=== Haber metni ===
Denizli Barosu: Güvenlik paketi demokratik geleceğe büyük tehlike oluşturuyor

Denizli Barosu: Güvenlik paketi demokratik geleceğe büyük tehlike oluşturuyor

Denizli Barosu Başkanı Müjdat İlhan, hükümet tarafından çıkarılmak istenen İç Güvenlik Paketi'nin, vatandaşların hak ve özgürlükleri ve toplumun demokratik geleceği bakımından büyük bir tehlike oluşturduğunu söyledi. Bir hukuk ve savunma örgütü olan baronun görevinin, Türkiye için risk oluşturacak böyle bir kanunu kabul edecek milletvekillerini kanunlaşmaması için uyarmak olduğunu ifade eden İlhan, paketin bu haliyle Anayasa ve kanunların birçok maddesine aykırı olduğunu iddia etti.
=== Veriler ===
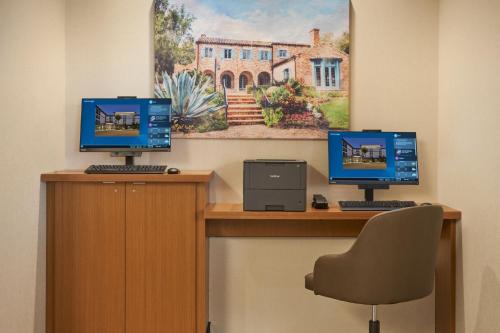 two computer monitors sitting on top of a desk at SpringHill Suites by Marriott Winter Park in Orlando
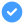 Blue circle with a black checkmark icon in the center, symbolizing verification, completion, or approval, on a dark background.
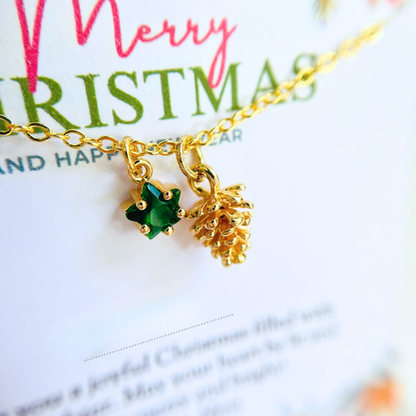 Green Star Christmas Necklace - Snowflake, Pinecone & Reindeer Charm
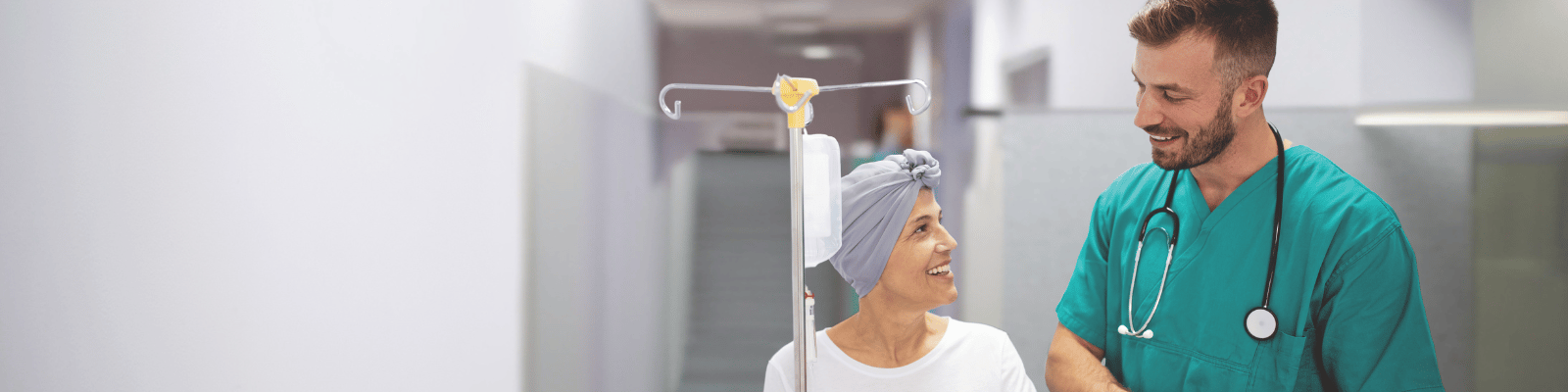Male healthcare worker assisting female cancer patient. 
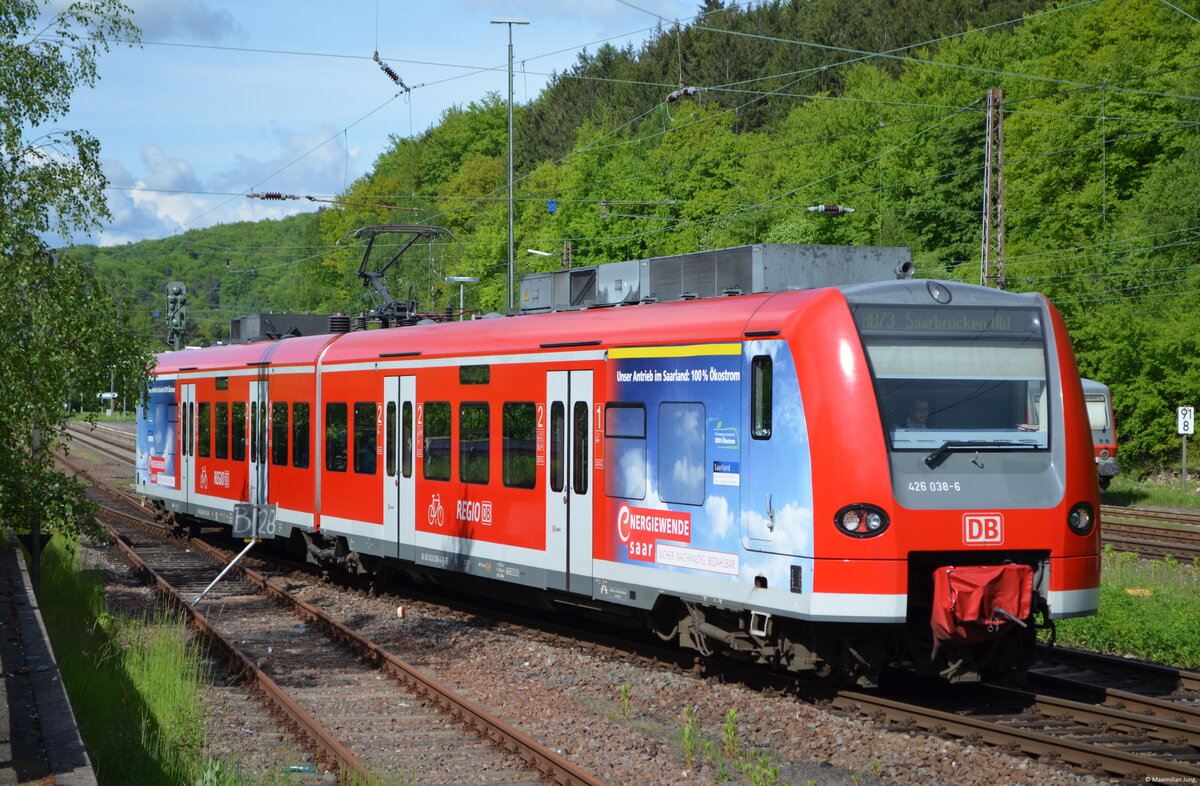 426 038 zeigte sich bei der Ausfahrt aus Türkismühle als RB 73 nach Saarbrücken am 30. Mai 2013 in der besten Mittagssonne.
===
Anlama kontrolü:
1 > Haberi "Denizli Barosu Başkanı" sözleriyle başlayan yerden alıp "olduğunu iddia etti." sözlerinden sonra bitirerek yeniden yazın, "İlhan" yerine "Başkan" koyun.
2 > Haberde adı geçen kişi, kurum ve ülkelerin hepsini sıralayın.
Girdilerin bu işte hiçbir rolü yok.

Sırasıyla cevaplar:
1 >
Denizli Barosu Başkanı Müjdat Başkan, hükümet tarafından çıkarılmak istenen İç Güvenlik Paketi'nin, vatandaşların hak ve özgürlükleri ve toplumun demokratik geleceği bakımından büyük bir tehlike oluşturduğunu söyledi. Bir hukuk ve savunma örgütü olan baronun görevinin, Türkiye için risk oluşturacak böyle bir kanunu kabul edecek milletvekillerini kanunlaşmaması için uyarmak olduğunu ifade eden Başkan, paketin bu haliyle Anayasa ve kanunların birçok maddesine aykırı olduğunu iddia etti.

2 > Denizli Barosu, Müjdat İlhan, Türkiye